WILSON 301 – As tardy students fumbled their way into rows of seats occupied by students who already managed to sprawl their shit out all over the floor, creating an obstacle course like no other, Professor Tindre announced in front of his Intro to Marsupial Copulation class that his originally planned lecture on opossum penises would be postponed to Friday. That day’s lecture would feature a movie examining how to put the kanga in the roo.
“Aw fuck yeah! A movie!” third year student Hugo Dixon thought to himself before dapping up his adjacent classmate. “This is gonna be dope!” Several additional students shared Dixon’s excitement, but many others had concerned thoughts.
“Putting the kanga in the roo? What the fuck does that mean?” asked second year student Madeline Pusé incredulously. “I don’t know,” responded Chip Dickens, a fourth year student, “But I sorta wanna find out.”
The class continued to fantasize over what could be in store for them with such an enigmatic movie title.
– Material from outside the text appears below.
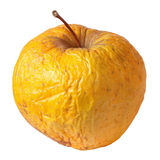 Rotten dry disgusting apple on white background Royalty Free Stock Photos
On-site polling by The Declaration showed 10% of in-class students definitely wanted to stay and watch the whole thing, 34% wanted to leave as soon as possible, 22% would give it at least 10 minutes before leaving, and the remaining 34% of students were baked as fuck.
As the lights in the lecture hall dimmed, students and reporters alike began making their way toward the exits as the film commenced with Mike Tyson narrating a live kangaroo birth in what appeared to be a parking garage for a Guy Fieri restaurant.
“Yeah, fuck that,” said Madeline Pusé, as she lit a cigarette outside and checked her phone for notifications for the eighth time that minute.
Derek Richardson is a third-year who watched Dragon Tales last night while sensually eating a Chipotle burrito.